» 読解文:
__________

清水訳は「スミス・アンド・ウェッソンの三八口径に四四口径用のフレームをとりつけたもので、四五口径なみの威力があって、狙いはより正確だ」。支持構造体であるフレームを「スミス・アンド・ウェッソンの三八口径」にとりつけるというのは、説明の仕方として、転倒している。また<kick>は「(発射時の銃などの)はね返り、反動」であって、「威力」ではない。<a wicked weapon>をトバしているのは田中訳と同じ。

村上訳は「38口径のスミス・アンド・ウェッソンだが、フレームは44口径用のもので、反動は45口径並み、射程距離は遥かに長いというすさまじい代物だ」。通常よく使われている「射程距離」だが「射程」にはもともと「距離」の意味があるので重言になる。<effective range>は「有効射程」のことで「弾丸を発射した際に、狙って当てられる距離」を表す。「距離は遥かに長い」では「狙って当てられる」という意味の説明がない。これでは弾丸がどこまで届くかを意味する「最大射程」のようだ。

「高いオークの間を抜け、オークがそれほど高くなく、松がどんどん高くなってゆく高地まで登った」は<We climbed through the tall oaks and on to the altitudes where the oaks are not so tall and the pines are taller and taller>。田中訳は「車は大きな樫の木のあいだをとおつてのぼり、樫の木がひくくなり、そのかわり、松がだんだん高くなつていく高地まできた」。

清水訳は「背の高いかし(傍点二字)のあいだを縫って登って行くと、やがて、かし(傍点二字)があまり高くなくなって、松がしだいに高くなり、私たちの前に高原が開けて来た」。村上訳は「高く聳(そび)え立つ樫の木のあいだを抜けて坂道をあがった。山をのぼるにつれて、樫の木はそれほど高くなくなり、かわりに松の木がどんどん背丈を伸ばしていった」。

これは固有の土地の風景ではなく「森林帯」の区分について説明している。ならば<oak>を「樫(かし)」と訳すのは誤りだ。シイ類、カシ類は「暖温帯林」に属す。「オーク」はブナ科コナラ属の「楢(ナラ)」のことで、ブナ類は「冷温帯林」に属している。因みにマツ類は「亜寒帯」。標高が高くなるにつれて樹々の種類が変わっていく。<altitudes>は「高所、高地」の意で、マーロウはそういう高地まで来た、と言っているのだ。

__________

(保存済みの記録)
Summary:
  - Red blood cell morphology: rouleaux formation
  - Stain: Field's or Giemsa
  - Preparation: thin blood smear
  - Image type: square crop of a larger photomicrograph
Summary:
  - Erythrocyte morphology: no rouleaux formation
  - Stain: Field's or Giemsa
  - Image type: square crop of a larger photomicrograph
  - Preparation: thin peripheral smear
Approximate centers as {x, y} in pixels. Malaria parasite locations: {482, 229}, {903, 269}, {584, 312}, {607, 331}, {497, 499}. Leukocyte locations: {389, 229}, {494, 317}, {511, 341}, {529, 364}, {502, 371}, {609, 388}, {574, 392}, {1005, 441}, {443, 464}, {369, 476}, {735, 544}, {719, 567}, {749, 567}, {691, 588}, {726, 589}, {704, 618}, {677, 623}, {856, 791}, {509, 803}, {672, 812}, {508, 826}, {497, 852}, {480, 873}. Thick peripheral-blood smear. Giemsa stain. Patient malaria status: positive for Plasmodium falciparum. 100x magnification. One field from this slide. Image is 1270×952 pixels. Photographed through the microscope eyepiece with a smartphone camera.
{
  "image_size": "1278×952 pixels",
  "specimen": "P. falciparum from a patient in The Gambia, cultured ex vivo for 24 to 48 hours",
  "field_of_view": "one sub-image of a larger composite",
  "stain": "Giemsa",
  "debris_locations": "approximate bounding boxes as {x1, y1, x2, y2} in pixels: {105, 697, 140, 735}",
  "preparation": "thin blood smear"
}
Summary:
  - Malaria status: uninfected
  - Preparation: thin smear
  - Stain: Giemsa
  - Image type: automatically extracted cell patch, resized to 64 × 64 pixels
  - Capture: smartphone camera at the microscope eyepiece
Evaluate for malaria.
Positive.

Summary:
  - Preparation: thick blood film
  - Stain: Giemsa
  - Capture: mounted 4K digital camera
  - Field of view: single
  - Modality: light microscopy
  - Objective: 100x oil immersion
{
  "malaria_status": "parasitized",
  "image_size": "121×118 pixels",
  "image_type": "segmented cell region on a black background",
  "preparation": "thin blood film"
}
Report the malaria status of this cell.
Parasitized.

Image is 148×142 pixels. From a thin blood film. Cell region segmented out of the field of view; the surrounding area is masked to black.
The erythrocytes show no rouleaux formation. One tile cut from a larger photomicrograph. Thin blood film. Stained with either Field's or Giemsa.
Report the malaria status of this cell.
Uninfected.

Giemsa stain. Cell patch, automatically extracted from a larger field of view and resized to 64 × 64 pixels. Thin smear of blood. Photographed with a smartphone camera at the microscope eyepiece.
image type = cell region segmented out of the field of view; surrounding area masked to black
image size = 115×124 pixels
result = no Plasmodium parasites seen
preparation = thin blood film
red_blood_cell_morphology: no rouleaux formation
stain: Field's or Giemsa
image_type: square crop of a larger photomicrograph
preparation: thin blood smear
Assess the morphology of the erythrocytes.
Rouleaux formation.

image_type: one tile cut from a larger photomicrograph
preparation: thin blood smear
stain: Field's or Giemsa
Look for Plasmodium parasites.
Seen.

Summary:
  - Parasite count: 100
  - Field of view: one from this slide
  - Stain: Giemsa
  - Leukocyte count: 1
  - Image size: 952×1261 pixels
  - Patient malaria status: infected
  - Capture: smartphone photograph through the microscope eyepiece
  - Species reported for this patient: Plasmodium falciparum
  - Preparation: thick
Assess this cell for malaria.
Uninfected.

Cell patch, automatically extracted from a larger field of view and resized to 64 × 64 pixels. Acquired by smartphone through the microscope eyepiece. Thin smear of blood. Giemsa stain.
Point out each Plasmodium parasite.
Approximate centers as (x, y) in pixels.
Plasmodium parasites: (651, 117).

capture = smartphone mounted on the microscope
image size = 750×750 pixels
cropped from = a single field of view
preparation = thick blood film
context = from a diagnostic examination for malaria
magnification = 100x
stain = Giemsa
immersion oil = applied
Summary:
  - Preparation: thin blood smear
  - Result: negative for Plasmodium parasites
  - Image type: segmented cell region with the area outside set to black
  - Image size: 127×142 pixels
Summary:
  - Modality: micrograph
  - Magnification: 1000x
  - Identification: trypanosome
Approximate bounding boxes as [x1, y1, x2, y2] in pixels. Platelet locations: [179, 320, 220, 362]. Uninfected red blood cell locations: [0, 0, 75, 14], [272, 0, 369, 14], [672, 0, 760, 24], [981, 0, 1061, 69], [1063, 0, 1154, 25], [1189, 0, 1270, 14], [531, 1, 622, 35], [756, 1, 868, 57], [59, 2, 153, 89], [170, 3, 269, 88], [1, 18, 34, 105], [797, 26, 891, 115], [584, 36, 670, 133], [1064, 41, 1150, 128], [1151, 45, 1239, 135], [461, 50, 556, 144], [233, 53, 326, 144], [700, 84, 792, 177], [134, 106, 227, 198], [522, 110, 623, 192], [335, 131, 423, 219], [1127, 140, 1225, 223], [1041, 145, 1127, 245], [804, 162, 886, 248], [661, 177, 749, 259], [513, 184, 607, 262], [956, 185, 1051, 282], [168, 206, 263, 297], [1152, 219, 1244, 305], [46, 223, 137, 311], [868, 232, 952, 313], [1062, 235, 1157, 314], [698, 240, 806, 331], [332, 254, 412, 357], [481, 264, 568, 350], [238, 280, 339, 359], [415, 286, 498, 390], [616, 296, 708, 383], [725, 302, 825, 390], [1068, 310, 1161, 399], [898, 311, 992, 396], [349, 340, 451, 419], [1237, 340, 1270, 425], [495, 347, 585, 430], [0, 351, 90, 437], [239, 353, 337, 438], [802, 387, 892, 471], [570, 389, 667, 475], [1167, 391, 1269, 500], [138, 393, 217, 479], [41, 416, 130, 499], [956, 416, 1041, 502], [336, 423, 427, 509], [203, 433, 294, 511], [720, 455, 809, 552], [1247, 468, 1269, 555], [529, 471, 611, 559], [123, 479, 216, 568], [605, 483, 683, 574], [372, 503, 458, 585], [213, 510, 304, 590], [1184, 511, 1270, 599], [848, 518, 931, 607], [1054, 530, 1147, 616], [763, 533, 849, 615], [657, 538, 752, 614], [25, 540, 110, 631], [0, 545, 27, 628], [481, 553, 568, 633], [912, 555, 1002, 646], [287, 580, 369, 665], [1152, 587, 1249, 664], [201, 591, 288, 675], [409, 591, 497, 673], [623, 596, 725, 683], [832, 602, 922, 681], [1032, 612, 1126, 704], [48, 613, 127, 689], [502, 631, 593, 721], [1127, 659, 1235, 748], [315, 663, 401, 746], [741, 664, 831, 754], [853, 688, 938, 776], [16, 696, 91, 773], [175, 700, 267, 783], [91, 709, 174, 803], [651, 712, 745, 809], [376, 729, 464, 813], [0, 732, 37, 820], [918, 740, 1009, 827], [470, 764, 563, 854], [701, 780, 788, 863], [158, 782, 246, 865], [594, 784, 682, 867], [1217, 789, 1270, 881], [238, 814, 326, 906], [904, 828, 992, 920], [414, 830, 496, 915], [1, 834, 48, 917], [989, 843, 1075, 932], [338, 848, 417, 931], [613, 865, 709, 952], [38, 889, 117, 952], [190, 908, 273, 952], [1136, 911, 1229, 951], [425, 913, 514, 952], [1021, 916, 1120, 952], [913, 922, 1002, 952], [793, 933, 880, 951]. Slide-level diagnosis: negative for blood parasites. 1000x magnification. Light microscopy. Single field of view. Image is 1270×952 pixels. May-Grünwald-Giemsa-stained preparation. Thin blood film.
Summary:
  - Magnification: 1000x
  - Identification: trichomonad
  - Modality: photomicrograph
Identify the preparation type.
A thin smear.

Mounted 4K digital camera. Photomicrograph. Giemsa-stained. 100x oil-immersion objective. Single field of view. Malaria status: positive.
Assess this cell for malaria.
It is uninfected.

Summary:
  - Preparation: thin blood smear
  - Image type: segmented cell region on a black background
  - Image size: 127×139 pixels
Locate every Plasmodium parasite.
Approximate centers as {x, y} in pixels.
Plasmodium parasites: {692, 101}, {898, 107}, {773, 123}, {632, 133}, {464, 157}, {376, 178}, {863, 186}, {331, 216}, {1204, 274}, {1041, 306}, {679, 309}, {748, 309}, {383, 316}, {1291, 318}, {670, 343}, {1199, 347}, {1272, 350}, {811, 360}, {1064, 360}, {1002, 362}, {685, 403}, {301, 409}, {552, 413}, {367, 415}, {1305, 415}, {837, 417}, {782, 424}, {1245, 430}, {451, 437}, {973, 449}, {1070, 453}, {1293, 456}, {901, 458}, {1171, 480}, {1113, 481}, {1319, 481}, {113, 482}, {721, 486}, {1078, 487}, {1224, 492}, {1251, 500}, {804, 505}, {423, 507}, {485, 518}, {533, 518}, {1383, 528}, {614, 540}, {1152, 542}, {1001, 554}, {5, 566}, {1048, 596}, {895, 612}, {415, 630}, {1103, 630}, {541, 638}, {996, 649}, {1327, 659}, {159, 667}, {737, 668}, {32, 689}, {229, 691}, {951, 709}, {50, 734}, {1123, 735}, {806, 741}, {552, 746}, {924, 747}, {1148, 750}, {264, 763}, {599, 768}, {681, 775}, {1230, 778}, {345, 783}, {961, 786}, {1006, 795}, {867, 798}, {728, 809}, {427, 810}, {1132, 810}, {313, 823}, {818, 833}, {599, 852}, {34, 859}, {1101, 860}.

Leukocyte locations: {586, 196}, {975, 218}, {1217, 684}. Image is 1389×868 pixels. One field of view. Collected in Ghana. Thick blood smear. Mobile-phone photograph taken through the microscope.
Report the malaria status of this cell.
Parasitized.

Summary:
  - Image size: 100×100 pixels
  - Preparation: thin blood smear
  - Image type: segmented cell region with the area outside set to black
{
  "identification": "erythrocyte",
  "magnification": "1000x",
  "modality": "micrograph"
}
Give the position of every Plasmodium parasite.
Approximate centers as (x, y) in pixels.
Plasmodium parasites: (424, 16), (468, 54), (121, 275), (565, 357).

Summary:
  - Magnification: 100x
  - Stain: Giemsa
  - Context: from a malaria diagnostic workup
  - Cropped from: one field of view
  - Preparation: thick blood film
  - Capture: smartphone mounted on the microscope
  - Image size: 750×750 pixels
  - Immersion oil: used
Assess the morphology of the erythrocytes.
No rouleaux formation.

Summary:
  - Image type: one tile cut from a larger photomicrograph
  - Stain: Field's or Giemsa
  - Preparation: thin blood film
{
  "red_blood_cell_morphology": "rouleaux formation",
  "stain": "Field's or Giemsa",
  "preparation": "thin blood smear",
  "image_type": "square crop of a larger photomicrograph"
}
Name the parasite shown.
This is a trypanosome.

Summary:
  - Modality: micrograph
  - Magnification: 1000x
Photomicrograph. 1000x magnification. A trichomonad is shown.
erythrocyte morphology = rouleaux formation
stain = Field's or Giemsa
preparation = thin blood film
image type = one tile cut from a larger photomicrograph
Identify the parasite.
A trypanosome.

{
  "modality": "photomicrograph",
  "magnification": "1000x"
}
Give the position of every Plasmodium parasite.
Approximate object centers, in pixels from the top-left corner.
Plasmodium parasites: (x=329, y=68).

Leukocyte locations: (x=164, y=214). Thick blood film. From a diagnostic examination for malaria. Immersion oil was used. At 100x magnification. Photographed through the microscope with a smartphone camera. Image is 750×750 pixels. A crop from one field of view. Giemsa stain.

__________

» 作業内容:
1 - エントリのうち、「image_type: one tile」を含む行から「Plasmodium parasites: (651, 117).」を含む行までをすべて、「eyepiece」を「ocular」に差し替えて示してください。それ以外の部分は一切変えないでください。
2 - 英語原文の複数の訳を比べた文章を、最後の文の後から続けて書いてください。

» 想定回答:
1 -
image_type: one tile cut from a larger photomicrograph
preparation: thin blood smear
stain: Field's or Giemsa
Look for Plasmodium parasites.
Seen.

Summary:
  - Parasite count: 100
  - Field of view: one from this slide
  - Stain: Giemsa
  - Leukocyte count: 1
  - Image size: 952×1261 pixels
  - Patient malaria status: infected
  - Capture: smartphone photograph through the microscope ocular
  - Species reported for this patient: Plasmodium falciparum
  - Preparation: thick
Assess this cell for malaria.
Uninfected.

Cell patch, automatically extracted from a larger field of view and resized to 64 × 64 pixels. Acquired by smartphone through the microscope ocular. Thin smear of blood. Giemsa stain.
Point out each Plasmodium parasite.
Approximate centers as (x, y) in pixels.
Plasmodium parasites: (651, 117).

2 -
「歩哨は素早く銃を背中から前に回して構え、車の窓に近づいてきた」は<the sentry threw his piece across his body and stepped up to the window>。田中訳は「監視兵が銃をからだの前にななめにかまえて、車の窓のほうにあるいてきた」。清水訳は「警備兵が銃を肩にかけて、車の窓のところにやってきた」。村上訳は「歩哨が銃を身体の前にさっとまわし、窓のそばにやってきた」。

<throw>は「(物)をすばやく一方向に動かす」ことを意味するが、それに<across his body>が続くとなると、何かをさっとからだの向こう側に回すイメージが加わる。歩哨がそれをやるなら<piece>は、肩にかけられた銃でしかありえない。誰も通らないときは背中に回してある銃を、通行者がいるときは前に回し、警戒態勢をとるのだろう。田中訳、清水訳からは<throw>のすばやい動きが感じられない。

「何ひとつ一昨日と変わるところがない」は<The same ~ as the day before yesterday>。田中訳は「昨日きた時と少しもかわらない」。清水訳は「昨日と同じ」。村上訳は「一昨日と同じ」だ。マーロウは独楽鼠のように走り回っているが、これだけの手がかりを追うのにたった一日では到底無理だ。一日目の午後、山を訪れ、いったんは家に帰り、次の日もあちこち動いているが、山には行っていない。両氏はなぜこんな誤りをしたんだろう。

「あんたは銃を早く抜くことができる人のようだ」は<You look to me like a fellow who would jack his gun out kind of fast>。田中訳は「あんたは、なかなか手がはやそうですな」。清水訳は「あんた、拳銃に手をかけるのが早いんでしょ」。村上訳は「あんたはどうやら、銃をかなり素早く抜きそうなタイプに見えるんだが」。

<jack out>は「銃を抜く、銃をちらつかせる」を意味する俗語。断定を避け、表現を和らげる意味での<kind of ~>が使われているところが大事だ。「早撃ち」を意味するのなら、あえて表現を和らげる必要はない。パットンが言おうとしているのは「あんたは何かというと銃を持ち出す輩のように見える」ということだ。そういうパットンの言葉に対して、デガーモは<if that's what you mean>(遠回しに言ってるが、本当に言いたいのはこういうことだろう)と返している。

「手が早いのは確かだ。あんたがそういう意味で言っているのならな」は<I've got plenty of swift, if that's what you mean>。田中訳は「ピストルをぬくことなら、けつしておそいほうじゃない」。清水訳は「早撃ちということだったら、腕に覚えがある」。両氏の訳には<if that's what you mean>の持つ皮肉っぽさが感じられない。村上訳は「俺は迅速をよし(傍点二字)とする人間だ。それがあんたの意味するところであるならね」。

<swift>は「(人や物などが)速く動くこと」。<I've got plenty of swift>を直訳すれば「私はたくさんの迅速さを持っている」だ。<plenty of>は「たくさん」と訳されるが、その意味するところは「十分な、必要な分より多い、たっぷり、豊富な」というものだ。田中、清水両氏は、それを「早撃ち」と取ったが、村上氏は<plenty of swift>を「銃だけでなく何事においても」と解したのだろう。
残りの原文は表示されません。